Eggfast friendly parmesan crisps

It's been a little while since I lat did an eggfast but I feel one is definitely on the horizon. Christmas is now fast approaching and me and Mr Vatkinary have made a vow to lose 1 stone each (14lbs) before Christmas week. This is totally doable but it does mean I need to properly get back on it and a large part of that I think will be via the eggfast which is pretty much my go to diet when things need speeding up in a big way.

After seeing these multiple times online/ Instagram etc and also having them several times in restaurants, I decided to experiment with some Parmesan crisps and I'm never going back. These are literally the easiest ever recipe with a grand total of one ingredient, you can add a couple more but they are entirely optional, and about 2 minutes preparation and just a further 10 minutes of cooking time. You can eat them in lots of different ways, I've shown them here alone, piled high with a filling- I chose eggfast friendly egg salad, then also as a sandwich with egg salad inbetween. I also tried them as little taco shells which I'll show another time very soon!

Without further ado then, you will need (makes 9 large crisps)

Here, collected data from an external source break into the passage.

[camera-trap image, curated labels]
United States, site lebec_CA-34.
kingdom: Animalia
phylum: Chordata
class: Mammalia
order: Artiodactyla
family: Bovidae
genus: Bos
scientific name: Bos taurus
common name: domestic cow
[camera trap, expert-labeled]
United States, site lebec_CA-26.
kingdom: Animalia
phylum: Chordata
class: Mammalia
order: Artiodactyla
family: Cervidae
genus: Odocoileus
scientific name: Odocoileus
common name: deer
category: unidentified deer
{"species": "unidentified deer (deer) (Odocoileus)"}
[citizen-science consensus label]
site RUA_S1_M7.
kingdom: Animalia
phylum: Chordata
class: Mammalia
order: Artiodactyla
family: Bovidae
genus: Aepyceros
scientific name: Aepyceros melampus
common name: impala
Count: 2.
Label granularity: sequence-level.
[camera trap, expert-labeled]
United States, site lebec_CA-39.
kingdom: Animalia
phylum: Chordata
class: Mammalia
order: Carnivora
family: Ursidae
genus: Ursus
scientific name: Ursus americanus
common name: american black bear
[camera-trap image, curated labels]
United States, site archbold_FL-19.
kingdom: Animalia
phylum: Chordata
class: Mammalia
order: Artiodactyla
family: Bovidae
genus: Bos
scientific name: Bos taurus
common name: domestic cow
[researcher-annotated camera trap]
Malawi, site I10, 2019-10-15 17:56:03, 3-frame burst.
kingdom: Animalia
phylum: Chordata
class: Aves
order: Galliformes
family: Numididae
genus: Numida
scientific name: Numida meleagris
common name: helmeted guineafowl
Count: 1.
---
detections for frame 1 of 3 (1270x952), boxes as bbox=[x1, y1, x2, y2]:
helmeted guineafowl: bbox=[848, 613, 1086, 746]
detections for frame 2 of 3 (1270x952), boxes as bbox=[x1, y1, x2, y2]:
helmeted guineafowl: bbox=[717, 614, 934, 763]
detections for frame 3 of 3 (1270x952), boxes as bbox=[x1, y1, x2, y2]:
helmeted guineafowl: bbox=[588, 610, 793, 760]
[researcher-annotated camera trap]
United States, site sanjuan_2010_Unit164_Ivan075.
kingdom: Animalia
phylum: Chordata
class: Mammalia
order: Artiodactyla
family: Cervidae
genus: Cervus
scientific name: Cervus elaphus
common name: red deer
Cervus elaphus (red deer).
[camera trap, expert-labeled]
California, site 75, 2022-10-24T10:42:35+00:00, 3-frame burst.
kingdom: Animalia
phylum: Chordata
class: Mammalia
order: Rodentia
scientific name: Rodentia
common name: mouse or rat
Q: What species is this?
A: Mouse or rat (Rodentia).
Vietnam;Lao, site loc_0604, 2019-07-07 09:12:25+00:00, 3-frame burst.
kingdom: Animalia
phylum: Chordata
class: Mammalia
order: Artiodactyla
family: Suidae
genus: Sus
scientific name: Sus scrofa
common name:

  • 50g finely grated Parmesan- another hard cheese will do like Pecorino, look for veggie versions obviously
  • Some garlic powder (optional)
  • Some chives to sprinkle
To make:
  • Preheat your oven to 400 degrees Fahrenheit 
  • Take a baking sheet and place on a baking tray- no need to oil
  • Use a tablespoon and place heaped spoonfuls of the cheese at equal distances apart
  • Sprinkle with garlic powder (if using)
  • Place in the oven for 10 minutes until they've browned and solidified 
  • Remove, sprinkle with your chives, if using (I used dried ones) and leave to cool for a further 10 minutes 
  • Enjoy either alone, or with dips, or make mini sandwiches... the world is your oyster!